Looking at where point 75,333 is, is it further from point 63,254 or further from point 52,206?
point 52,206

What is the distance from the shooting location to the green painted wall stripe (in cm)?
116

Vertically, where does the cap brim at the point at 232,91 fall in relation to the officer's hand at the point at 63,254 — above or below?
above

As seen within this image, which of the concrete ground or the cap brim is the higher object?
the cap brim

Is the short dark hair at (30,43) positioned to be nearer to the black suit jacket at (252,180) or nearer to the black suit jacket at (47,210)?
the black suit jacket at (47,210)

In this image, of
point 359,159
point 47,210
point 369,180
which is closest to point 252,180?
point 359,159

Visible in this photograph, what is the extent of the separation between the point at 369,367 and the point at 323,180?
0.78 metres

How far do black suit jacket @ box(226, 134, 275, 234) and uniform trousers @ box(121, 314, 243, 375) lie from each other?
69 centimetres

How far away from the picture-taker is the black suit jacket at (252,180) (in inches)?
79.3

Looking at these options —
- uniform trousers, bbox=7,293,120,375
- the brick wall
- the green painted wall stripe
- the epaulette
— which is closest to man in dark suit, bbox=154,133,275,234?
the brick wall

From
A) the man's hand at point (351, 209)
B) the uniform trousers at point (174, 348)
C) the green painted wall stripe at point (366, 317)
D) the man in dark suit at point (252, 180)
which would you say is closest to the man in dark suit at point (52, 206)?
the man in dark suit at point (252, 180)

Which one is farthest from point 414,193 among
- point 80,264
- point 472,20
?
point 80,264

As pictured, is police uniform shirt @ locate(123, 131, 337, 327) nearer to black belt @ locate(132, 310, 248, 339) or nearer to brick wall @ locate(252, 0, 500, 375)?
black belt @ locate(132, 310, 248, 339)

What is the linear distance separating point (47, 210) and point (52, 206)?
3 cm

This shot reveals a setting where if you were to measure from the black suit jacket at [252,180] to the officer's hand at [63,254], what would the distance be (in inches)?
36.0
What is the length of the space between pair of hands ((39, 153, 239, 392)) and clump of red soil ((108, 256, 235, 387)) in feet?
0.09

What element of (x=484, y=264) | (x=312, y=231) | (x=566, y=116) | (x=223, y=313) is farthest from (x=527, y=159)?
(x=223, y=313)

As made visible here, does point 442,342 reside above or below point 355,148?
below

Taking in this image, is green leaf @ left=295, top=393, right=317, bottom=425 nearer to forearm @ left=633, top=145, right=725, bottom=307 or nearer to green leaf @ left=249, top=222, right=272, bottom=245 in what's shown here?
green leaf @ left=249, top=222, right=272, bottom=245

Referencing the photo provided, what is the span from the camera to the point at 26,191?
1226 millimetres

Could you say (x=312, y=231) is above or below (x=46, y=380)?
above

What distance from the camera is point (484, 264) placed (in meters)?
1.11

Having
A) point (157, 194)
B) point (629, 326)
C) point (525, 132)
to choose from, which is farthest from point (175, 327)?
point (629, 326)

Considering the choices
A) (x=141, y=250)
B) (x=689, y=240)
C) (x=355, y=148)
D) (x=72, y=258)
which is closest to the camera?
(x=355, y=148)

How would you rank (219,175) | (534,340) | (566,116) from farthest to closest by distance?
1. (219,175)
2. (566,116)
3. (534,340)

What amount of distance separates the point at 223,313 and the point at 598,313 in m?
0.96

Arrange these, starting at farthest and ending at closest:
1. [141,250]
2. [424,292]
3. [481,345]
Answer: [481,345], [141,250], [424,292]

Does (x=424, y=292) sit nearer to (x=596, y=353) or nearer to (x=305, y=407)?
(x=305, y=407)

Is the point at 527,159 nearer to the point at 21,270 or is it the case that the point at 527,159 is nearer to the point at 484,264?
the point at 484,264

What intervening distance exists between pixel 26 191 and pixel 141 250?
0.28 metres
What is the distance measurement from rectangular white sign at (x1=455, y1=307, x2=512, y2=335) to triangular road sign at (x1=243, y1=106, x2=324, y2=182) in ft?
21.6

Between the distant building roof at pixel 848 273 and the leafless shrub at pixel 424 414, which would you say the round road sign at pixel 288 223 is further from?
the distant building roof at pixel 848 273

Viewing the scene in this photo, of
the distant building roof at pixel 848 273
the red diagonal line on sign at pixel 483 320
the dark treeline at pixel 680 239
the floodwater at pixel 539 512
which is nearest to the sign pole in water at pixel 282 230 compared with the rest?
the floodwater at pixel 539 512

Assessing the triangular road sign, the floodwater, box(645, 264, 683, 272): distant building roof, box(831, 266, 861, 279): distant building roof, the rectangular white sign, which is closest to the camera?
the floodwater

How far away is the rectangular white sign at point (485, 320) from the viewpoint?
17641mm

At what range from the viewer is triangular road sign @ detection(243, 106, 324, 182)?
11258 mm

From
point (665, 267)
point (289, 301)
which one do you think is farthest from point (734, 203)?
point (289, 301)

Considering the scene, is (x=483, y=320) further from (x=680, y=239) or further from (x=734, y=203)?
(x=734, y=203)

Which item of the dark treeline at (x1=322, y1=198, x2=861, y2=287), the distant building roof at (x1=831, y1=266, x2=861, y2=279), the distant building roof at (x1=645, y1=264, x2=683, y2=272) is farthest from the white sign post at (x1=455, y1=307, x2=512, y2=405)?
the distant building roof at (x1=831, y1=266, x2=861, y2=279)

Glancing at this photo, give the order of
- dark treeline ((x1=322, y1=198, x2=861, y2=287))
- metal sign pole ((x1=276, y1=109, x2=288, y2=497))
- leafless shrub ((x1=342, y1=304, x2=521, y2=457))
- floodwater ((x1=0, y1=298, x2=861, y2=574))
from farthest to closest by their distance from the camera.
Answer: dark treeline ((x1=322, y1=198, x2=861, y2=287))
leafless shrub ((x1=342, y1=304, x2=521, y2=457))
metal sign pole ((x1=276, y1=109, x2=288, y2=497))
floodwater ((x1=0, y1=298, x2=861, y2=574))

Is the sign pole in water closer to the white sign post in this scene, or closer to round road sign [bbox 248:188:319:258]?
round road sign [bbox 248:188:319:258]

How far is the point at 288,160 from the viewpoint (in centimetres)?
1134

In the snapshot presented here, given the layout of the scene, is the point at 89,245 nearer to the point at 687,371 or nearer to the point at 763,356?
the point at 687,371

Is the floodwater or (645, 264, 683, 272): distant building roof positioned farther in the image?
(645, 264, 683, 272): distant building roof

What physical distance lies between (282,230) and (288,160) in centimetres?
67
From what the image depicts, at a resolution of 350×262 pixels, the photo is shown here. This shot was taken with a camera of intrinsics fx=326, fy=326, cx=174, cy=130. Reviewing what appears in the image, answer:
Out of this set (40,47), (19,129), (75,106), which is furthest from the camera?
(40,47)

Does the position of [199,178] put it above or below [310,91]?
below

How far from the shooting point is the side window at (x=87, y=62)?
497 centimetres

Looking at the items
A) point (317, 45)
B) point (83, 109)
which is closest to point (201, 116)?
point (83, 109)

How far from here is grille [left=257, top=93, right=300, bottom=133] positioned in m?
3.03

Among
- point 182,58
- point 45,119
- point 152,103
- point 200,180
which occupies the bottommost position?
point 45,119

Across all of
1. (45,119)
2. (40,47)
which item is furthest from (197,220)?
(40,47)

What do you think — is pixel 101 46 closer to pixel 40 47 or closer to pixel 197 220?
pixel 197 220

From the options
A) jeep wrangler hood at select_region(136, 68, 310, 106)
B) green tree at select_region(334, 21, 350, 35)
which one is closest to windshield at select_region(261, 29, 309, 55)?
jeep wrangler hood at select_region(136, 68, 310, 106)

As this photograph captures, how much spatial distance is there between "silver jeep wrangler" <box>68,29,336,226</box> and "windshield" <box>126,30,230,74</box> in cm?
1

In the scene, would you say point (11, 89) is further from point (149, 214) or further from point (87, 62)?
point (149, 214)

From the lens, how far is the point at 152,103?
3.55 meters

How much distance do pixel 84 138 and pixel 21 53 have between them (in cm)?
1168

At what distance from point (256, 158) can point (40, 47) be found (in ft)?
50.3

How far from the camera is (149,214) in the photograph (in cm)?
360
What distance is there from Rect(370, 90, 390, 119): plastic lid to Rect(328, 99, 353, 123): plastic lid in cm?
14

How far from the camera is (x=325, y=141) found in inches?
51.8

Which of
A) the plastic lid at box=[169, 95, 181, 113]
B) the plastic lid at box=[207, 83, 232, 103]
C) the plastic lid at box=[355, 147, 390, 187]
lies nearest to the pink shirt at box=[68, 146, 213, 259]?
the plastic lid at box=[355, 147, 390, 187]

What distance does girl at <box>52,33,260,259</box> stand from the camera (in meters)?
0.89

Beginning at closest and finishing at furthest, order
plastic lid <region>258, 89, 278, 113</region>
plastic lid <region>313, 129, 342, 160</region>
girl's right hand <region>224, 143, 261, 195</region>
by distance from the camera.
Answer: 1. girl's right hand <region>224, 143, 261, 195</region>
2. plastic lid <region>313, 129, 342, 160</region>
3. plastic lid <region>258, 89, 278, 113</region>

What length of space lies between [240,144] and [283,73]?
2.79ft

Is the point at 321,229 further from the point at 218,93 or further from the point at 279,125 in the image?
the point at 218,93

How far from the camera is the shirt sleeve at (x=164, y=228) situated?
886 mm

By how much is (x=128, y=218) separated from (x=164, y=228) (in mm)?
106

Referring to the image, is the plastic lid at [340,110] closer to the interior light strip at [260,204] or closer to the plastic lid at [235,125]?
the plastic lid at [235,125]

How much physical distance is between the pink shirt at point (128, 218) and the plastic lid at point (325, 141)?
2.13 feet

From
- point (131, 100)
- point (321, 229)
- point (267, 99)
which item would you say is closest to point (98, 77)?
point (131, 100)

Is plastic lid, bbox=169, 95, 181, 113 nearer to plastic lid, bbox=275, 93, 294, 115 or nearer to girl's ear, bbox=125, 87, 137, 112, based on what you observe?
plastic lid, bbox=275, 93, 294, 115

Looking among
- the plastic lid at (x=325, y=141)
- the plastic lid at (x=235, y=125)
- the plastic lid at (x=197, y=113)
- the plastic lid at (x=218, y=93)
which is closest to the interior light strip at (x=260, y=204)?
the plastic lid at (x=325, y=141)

—————

- [TO BE DONE] Rewrite the records starting at the line that contains "In the snapshot" and stopping after the line that contains "3.55 meters", replacing "windshield" with "windscreen" and leaving everything else unchanged.

- [EXERCISE SOLUTION]
In the snapshot presented here, given the layout of the scene, is the point at 89,245 nearer to the point at 687,371 or nearer to the point at 763,356?
the point at 687,371

Is the floodwater or (645, 264, 683, 272): distant building roof positioned farther in the image?
(645, 264, 683, 272): distant building roof

What physical distance lies between (282,230) and (288,160) in centimetres?
67
From what the image depicts, at a resolution of 350×262 pixels, the photo is shown here. This shot was taken with a camera of intrinsics fx=326, fy=326, cx=174, cy=130. Reviewing what appears in the image, answer:
Out of this set (40,47), (19,129), (75,106), which is furthest from the camera?
(40,47)

Does the position of [199,178] put it above or below [310,91]?
below

How far from the shooting point is the side window at (x=87, y=62)?
497 centimetres

Looking at the items
A) point (317, 45)
B) point (83, 109)
which is closest to point (201, 116)?
point (83, 109)

How far from here is grille [left=257, top=93, right=300, bottom=133] positioned in m?
3.03

Among
- point 182,58
- point 45,119
- point 152,103
- point 200,180
which occupies the bottommost position?
point 45,119

Across all of
1. (45,119)
2. (40,47)
which item is furthest from (197,220)?
(40,47)

What do you think — is pixel 101 46 closer to pixel 40 47 or closer to pixel 197 220?
pixel 197 220

From the options
A) jeep wrangler hood at select_region(136, 68, 310, 106)
B) green tree at select_region(334, 21, 350, 35)
which one is closest to windscreen at select_region(261, 29, 309, 55)?
jeep wrangler hood at select_region(136, 68, 310, 106)

As this photograph captures, how much spatial distance is there between "silver jeep wrangler" <box>68,29,336,226</box> and "windscreen" <box>126,30,230,74</box> in cm?
1

In the scene, would you say point (11, 89) is further from point (149, 214) or further from point (87, 62)?
point (149, 214)

From the lens, how far is the point at 152,103?
3.55 meters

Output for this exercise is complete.